A: If you're using the built-in TextEdit program in Mavericks to write your first examples and your code doesn't seem to be working, here's one reason why: by default, "smart quotes" are now turned on in TextEdit Preferences.
This is where TextEdit will automatically change pairs of double quotes to "smart quotes" - where the opening and closing quote are different, like a 66 and 99.
While this is fine for human eyes, programming languages don't want this - when writing code, they need to be the plain, generic straight-up-and-down quotes.
So make sure that in TextEdit > Preferences, that "Smart quotes" are unchecked.

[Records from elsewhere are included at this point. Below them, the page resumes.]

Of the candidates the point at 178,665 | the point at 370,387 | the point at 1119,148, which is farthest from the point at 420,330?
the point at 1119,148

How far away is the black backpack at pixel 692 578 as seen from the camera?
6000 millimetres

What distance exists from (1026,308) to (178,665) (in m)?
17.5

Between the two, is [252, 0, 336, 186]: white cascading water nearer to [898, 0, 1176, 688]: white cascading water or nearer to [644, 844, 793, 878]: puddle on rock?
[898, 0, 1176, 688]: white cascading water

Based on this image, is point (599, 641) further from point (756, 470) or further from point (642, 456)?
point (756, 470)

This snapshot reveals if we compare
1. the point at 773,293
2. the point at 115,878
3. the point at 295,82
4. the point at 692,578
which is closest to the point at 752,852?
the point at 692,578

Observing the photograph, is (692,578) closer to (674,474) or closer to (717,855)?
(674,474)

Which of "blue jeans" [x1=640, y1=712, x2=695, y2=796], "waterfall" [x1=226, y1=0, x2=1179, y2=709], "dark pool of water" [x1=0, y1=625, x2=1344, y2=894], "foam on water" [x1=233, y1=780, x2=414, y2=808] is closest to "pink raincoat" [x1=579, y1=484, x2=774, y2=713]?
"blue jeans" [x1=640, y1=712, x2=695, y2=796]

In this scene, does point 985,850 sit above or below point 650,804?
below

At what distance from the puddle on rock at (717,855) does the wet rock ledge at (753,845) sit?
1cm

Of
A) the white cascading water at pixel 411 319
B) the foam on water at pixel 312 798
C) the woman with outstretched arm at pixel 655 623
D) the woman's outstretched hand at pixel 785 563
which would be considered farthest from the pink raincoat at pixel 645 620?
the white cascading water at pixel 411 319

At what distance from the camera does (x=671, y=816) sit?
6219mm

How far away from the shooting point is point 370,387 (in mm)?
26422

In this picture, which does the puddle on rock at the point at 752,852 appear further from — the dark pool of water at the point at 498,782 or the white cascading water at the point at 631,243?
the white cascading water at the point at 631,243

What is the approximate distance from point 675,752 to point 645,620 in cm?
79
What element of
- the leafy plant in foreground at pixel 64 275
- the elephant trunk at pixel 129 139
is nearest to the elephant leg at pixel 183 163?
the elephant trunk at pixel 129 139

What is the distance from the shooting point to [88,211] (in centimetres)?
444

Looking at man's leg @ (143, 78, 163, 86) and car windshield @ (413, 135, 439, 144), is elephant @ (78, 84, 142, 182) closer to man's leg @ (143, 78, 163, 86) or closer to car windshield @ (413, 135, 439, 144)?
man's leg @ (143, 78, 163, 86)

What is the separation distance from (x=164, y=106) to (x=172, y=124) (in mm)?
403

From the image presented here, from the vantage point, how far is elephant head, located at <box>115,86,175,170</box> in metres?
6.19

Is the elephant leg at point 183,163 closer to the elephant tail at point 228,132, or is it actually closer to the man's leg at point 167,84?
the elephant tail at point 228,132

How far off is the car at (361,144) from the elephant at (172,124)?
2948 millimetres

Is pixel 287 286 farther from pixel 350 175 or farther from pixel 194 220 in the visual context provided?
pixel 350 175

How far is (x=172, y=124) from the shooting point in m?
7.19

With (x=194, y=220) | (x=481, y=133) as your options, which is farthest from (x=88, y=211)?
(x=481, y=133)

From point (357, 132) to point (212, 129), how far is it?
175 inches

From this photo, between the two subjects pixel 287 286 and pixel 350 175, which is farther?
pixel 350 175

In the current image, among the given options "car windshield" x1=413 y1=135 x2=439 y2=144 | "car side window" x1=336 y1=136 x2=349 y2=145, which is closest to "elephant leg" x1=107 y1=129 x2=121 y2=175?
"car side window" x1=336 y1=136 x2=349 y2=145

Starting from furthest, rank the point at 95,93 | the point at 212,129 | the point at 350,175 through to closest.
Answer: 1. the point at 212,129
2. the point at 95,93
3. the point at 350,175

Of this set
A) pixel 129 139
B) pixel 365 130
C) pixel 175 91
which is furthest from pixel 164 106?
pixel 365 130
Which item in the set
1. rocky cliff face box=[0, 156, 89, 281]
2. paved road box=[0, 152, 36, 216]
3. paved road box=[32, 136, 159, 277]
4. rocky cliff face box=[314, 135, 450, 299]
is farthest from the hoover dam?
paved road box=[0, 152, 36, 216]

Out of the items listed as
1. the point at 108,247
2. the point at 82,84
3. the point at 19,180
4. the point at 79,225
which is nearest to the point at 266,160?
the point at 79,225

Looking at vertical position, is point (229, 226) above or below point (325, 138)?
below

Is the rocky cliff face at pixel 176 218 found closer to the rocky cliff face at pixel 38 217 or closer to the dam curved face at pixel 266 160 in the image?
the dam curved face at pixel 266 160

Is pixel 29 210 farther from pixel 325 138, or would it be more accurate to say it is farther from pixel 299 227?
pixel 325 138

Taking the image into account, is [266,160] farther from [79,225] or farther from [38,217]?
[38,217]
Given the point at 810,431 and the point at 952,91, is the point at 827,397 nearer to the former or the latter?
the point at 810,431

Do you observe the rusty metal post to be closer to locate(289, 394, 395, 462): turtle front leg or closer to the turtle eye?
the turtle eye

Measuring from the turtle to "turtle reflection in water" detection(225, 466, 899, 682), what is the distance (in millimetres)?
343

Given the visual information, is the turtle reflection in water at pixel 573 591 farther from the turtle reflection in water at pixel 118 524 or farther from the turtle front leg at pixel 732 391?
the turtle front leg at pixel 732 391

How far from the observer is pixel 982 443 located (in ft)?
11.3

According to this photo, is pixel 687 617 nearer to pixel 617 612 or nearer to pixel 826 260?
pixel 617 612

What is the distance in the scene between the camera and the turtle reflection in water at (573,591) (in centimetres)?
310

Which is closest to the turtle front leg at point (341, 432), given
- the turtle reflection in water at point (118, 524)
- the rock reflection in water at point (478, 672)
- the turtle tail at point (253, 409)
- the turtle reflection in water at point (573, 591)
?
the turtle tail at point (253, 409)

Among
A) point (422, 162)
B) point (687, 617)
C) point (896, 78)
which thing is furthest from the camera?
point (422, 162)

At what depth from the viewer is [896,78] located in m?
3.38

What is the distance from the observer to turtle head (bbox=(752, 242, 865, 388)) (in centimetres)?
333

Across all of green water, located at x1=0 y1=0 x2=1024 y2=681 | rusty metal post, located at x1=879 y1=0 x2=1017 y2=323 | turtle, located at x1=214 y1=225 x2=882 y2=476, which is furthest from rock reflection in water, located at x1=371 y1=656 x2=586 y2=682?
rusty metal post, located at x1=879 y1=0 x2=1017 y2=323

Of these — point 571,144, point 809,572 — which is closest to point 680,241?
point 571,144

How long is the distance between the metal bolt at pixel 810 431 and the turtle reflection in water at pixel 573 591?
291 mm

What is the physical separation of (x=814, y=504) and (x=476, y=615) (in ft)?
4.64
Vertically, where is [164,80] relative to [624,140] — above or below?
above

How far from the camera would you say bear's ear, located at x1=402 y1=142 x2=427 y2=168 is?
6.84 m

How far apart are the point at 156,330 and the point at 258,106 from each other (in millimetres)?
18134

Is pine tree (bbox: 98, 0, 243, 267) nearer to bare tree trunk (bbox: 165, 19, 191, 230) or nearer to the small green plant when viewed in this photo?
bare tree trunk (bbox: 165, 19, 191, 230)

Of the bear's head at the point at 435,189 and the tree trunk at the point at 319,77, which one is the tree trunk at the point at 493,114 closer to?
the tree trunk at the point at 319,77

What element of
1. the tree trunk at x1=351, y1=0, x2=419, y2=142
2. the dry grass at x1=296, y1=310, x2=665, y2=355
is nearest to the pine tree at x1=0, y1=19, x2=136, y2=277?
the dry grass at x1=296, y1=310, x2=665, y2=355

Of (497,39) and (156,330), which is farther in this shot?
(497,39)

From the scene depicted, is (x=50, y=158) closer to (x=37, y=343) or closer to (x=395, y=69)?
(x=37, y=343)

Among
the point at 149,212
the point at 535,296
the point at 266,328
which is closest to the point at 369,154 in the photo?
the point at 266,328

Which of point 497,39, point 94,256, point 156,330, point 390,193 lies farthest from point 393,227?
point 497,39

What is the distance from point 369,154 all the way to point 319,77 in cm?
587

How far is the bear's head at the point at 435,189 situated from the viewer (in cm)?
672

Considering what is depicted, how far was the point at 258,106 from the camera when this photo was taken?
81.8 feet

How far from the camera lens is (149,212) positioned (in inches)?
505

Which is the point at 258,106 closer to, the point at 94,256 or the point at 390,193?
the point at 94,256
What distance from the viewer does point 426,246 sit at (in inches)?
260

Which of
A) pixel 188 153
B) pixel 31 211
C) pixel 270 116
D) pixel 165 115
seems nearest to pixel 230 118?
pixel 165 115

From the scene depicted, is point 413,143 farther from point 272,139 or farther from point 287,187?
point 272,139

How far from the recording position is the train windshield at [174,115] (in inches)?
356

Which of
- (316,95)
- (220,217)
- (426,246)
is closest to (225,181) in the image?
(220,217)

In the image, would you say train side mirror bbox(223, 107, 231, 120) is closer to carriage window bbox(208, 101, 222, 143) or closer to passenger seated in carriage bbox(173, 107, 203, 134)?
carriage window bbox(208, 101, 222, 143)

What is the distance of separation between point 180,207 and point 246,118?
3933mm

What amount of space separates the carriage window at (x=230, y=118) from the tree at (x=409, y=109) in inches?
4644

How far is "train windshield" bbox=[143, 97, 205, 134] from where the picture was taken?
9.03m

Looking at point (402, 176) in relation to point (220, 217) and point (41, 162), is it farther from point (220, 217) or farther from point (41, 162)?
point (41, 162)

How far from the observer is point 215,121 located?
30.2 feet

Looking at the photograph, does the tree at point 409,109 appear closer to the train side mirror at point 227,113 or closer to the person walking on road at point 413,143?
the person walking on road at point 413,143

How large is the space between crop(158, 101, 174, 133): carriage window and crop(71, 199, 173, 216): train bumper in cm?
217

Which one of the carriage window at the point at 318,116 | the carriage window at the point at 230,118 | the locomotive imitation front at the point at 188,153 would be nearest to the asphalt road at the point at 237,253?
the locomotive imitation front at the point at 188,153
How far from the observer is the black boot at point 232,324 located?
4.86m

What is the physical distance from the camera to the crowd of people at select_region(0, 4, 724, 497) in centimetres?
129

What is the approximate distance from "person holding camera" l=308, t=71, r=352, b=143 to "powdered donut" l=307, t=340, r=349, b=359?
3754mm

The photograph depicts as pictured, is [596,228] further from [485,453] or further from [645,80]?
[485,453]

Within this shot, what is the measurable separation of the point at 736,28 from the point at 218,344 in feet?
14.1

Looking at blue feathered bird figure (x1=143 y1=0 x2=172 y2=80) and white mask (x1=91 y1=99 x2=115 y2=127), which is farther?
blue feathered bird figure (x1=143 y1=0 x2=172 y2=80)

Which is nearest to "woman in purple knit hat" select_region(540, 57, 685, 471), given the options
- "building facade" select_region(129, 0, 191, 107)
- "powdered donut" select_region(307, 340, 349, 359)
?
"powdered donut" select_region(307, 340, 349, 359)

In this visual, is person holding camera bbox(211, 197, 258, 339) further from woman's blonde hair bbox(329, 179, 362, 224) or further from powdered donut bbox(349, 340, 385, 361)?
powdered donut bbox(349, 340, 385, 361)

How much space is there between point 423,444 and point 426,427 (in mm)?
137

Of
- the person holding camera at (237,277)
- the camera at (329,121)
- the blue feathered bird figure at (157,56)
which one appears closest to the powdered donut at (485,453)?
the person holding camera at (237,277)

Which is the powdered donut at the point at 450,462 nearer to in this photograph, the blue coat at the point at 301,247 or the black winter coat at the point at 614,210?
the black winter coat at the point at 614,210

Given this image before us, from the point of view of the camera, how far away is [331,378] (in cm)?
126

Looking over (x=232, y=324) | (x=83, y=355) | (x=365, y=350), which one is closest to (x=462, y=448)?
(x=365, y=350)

Important! Whenever you make a change to TextEdit preferences, make sure to then completely quit out of the program (Command-Q or using TextEdit > Quit TextEdit) and then re-open it, as changes won't take effect on documents you already have open.
However, we're not finished - just because you've changed the preferences, it does **not** change any *existing* smart quotes back to "regular" quotes - it just doesn't add new ones - so make sure to go through your files for any time you wrote quotes and TextEdit may have changed them to smart quotes - look in both the JavaScript, and your HTML too, and compare to the downloadable exercise files if necessary.
If that sounds like a bit of a chore, I recommend just downloading a code editor like Sublime Text ( or TextMate ( and using that instead of TextEdit - it's only a matter of time before you'd move away from TextEdit anyway - we only used it in the course because it was built-in and a quick way to get started, but it's now become more of a inconvenience than it was before.